Copy the material word for word from the line containing "Among the listed", including that line, through the final line of the material.

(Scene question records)
_____
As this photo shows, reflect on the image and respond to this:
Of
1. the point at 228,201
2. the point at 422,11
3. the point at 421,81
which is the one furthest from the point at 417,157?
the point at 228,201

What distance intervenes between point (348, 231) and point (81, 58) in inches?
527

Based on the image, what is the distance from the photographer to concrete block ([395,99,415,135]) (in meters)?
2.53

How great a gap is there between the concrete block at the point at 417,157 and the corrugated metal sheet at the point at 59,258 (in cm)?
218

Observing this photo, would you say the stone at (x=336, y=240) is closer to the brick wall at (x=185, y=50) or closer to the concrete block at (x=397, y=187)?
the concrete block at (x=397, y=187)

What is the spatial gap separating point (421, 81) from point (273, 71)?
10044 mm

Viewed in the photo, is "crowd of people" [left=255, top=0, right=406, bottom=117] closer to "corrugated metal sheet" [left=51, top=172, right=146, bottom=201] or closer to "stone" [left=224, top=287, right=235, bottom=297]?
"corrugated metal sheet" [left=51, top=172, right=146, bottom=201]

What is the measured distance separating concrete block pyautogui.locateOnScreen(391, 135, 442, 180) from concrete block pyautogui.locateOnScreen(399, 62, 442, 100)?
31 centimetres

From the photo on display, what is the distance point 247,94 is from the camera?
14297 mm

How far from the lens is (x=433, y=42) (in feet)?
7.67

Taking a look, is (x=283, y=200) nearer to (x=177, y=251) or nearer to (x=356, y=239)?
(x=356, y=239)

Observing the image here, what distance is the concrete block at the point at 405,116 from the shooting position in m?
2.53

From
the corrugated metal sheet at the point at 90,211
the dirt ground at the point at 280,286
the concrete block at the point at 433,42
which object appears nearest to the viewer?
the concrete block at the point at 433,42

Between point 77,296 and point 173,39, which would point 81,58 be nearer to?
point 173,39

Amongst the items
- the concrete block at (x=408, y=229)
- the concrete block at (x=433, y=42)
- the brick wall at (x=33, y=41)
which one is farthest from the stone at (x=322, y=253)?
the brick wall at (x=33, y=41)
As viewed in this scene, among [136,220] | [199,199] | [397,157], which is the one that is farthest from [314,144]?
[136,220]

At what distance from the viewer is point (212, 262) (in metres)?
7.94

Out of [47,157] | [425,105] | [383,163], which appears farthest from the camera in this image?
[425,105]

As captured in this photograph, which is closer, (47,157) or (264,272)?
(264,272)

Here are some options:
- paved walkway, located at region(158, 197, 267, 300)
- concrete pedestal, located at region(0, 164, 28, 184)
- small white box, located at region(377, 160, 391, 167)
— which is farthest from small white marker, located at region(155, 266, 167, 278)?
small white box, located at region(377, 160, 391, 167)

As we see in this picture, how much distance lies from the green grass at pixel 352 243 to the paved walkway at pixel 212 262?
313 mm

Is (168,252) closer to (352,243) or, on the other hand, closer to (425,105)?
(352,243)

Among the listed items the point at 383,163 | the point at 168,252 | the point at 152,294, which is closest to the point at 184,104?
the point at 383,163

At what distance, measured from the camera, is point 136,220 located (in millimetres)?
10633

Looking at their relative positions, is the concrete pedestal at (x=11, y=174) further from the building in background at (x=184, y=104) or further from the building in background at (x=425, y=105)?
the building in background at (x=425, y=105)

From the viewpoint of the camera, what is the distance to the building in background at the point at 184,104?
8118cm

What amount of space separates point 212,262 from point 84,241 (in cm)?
_____
§ THE COMPLETED TASK:
Among the listed items the point at 383,163 | the point at 168,252 | the point at 152,294, which is closest to the point at 184,104?
the point at 383,163

At what distance, measured from the camera, is point 136,220 located (in millimetres)?
10633

Looking at their relative positions, is the concrete pedestal at (x=11, y=174) further from the building in background at (x=184, y=104) or further from the building in background at (x=425, y=105)?
the building in background at (x=425, y=105)

From the viewpoint of the camera, what is the distance to the building in background at the point at 184,104?
8118cm

What amount of space separates point 212,262 from point 84,241 (in cm)?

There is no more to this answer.